Texte à analyser:

Les banques bénéficient de l’assouplissement des normes comptables
Sur le terrain des reclassements d’actifs, la palme revient sans conteste aux banques allemandes. Celles-ci ont utilisé sans vergogne les facilités offertes par la version assouplie de la norme comptable IAS 39, dès le troisième trimestre 2008. Cette règle revisitée permet de reclasser des produits de marché, rendus illiquides et volatils par la crise, en actifs ayant vocation à être conservés jusqu’à échéance. Ceci évite de passer des dépréciations, qui plombent les résultats des établissements depuis un an.
Commerzbank a transféré au total 77 milliards d’euros d’actifs de son trading book vers son banking book, suivie par Deutsche Bank (36 milliards). Pour cette dernière, le tour de passe-passe aura eu en effet positif de près de deux milliards d’euros sur le dernier semestre… RBS publiera ses résultats annuels jeudi, mais à la vue de ses transferts réalisés au troisième trimestre, on peut imaginer que l’établissement écossais y aura encore recours, alors que le marché s’attend à des pertes abyssales pour l’exercice 2008 (25 milliards de livres sterling selon certains médias).

Données:
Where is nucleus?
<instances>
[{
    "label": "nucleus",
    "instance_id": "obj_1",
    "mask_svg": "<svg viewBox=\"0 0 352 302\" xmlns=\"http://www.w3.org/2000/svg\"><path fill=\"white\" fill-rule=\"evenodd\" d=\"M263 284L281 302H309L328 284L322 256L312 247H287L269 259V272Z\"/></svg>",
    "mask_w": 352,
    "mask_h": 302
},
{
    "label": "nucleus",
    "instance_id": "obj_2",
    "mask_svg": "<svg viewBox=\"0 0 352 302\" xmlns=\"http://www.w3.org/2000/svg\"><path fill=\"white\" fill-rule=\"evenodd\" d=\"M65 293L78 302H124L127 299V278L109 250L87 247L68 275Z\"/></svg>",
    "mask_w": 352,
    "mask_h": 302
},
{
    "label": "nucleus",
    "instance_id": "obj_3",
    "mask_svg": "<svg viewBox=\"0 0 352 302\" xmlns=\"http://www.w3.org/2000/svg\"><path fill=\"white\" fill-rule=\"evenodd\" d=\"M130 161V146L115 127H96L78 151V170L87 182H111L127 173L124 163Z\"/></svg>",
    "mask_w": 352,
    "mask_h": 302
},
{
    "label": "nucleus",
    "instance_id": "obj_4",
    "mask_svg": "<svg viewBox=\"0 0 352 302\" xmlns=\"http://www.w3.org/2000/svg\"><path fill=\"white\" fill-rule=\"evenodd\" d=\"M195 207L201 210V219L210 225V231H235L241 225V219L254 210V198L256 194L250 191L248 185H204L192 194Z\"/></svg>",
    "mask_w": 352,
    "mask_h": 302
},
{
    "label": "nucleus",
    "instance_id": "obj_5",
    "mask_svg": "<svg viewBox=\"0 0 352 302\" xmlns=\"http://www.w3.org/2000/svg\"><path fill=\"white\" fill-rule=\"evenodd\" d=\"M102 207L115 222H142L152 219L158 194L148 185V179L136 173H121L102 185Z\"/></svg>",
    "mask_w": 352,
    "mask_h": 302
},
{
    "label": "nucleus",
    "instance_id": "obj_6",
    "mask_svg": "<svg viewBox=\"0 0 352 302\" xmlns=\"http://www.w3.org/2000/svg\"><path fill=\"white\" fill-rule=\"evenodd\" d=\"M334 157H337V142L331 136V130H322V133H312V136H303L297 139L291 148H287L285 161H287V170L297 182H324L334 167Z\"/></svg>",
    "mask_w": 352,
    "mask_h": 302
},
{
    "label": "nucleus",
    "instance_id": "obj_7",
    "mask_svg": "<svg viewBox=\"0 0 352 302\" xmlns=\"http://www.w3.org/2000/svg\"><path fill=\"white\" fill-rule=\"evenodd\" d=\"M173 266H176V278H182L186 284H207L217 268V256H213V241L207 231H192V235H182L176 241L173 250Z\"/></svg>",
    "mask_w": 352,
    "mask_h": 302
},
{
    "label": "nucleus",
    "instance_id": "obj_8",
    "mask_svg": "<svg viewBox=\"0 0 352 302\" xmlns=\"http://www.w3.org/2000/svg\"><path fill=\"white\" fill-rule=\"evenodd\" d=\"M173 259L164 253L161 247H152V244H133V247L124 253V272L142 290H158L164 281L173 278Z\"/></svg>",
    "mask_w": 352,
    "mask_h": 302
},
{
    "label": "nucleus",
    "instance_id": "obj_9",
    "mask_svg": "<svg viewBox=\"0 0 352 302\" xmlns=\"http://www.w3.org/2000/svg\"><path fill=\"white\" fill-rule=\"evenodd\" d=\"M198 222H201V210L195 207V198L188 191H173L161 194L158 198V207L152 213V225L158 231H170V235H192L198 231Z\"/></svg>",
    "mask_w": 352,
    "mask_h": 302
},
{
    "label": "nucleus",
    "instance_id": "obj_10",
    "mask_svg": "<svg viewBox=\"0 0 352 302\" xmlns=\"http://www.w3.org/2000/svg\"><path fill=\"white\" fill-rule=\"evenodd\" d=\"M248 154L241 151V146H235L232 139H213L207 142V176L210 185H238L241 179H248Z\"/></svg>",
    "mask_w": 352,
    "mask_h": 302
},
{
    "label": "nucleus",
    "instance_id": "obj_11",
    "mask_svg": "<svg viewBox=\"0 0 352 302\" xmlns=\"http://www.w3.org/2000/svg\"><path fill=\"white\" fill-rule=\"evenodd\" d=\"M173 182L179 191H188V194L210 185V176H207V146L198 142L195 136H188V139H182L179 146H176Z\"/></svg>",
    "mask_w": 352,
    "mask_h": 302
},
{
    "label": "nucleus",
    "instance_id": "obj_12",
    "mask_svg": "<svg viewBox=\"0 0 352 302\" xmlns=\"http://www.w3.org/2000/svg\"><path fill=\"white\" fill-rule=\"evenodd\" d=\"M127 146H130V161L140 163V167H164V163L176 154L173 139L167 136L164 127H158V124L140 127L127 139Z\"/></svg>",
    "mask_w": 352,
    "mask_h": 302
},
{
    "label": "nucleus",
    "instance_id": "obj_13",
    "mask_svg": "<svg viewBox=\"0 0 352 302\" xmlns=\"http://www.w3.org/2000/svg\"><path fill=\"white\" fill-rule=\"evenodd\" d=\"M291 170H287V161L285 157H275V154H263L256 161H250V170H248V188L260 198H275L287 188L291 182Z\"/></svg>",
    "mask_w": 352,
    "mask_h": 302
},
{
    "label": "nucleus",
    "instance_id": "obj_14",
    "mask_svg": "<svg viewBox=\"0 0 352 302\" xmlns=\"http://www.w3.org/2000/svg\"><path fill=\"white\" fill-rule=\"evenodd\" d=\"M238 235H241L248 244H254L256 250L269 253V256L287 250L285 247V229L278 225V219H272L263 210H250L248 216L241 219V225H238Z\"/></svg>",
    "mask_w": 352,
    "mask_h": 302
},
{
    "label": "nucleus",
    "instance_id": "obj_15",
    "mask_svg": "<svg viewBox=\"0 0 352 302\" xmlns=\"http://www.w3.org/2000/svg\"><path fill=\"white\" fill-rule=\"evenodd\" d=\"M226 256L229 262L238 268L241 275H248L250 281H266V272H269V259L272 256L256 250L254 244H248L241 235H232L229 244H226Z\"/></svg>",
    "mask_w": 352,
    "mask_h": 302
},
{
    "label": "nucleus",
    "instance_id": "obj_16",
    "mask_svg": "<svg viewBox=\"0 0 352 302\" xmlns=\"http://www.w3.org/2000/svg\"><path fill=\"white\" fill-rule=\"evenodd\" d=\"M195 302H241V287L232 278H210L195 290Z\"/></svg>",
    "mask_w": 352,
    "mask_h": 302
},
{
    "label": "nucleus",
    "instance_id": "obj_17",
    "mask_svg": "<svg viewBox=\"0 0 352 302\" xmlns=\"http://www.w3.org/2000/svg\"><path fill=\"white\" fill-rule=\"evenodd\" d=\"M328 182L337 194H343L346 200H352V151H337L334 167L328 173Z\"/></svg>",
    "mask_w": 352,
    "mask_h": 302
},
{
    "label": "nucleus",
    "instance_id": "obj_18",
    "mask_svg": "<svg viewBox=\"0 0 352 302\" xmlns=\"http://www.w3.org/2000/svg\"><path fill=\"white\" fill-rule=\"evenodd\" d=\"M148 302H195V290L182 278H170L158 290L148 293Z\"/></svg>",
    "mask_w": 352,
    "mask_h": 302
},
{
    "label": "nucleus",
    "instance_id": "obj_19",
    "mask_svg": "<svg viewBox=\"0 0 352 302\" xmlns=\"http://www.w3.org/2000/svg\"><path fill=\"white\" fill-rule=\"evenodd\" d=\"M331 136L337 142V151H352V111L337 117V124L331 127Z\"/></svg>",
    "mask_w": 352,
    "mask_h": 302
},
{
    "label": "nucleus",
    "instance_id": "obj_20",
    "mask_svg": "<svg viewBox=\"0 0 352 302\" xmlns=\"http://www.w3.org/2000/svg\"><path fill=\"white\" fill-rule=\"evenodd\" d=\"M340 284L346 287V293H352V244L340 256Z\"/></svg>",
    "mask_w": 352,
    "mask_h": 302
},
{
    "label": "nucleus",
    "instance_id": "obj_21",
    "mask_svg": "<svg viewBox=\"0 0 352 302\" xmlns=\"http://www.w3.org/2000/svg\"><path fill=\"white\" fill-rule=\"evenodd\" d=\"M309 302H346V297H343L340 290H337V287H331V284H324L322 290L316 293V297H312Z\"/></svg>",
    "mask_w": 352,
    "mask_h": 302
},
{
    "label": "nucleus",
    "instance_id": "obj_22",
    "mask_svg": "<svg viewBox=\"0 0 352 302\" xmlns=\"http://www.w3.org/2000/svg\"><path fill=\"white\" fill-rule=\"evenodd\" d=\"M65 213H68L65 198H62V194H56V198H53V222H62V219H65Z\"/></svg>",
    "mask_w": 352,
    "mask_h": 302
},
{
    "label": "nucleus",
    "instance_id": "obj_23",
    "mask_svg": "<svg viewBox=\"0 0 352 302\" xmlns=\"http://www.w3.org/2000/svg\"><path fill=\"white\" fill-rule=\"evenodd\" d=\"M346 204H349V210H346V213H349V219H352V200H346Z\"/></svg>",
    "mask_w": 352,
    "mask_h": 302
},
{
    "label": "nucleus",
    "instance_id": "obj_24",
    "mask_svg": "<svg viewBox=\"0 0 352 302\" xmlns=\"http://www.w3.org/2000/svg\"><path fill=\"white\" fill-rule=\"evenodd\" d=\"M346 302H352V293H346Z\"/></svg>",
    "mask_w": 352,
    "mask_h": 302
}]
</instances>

Liste des tâches:
a: D'après le texte sur l'assouplissement des normes comptables, quel montant total d'actifs Commerzbank a-t-elle transféré de son trading book vers son banking book ?
b: Rédigez la suite du texte sur l'assouplissement des normes comptables pour les banques, en reprenant après sa dernière phrase.

Réponses aux tâches:
a: 77 milliards d'euros.

b:
Les banques françaises, pour leur part, avaient choisi de ne pas utiliser l’IAS 39 revisitée dès le troisième trimestre. Les arguments avancés par les directeurs financiers étaient l’urgence dans laquelle la nouvelle norme aurait dû être appliquée (le changement a été voté par l’IAS Board le 13 octobre), et la cohérence des chiffres au long de l’année. En revanche, ils ne s’en sont pas privés au dernier trimestre. BNP Paribas en a bénéficié à hauteur de 500 millions d’euros sur ses revenus, et la Société Générale pour 1,5 milliard. Ce qui tend à biaiser toute comparaison des comptes.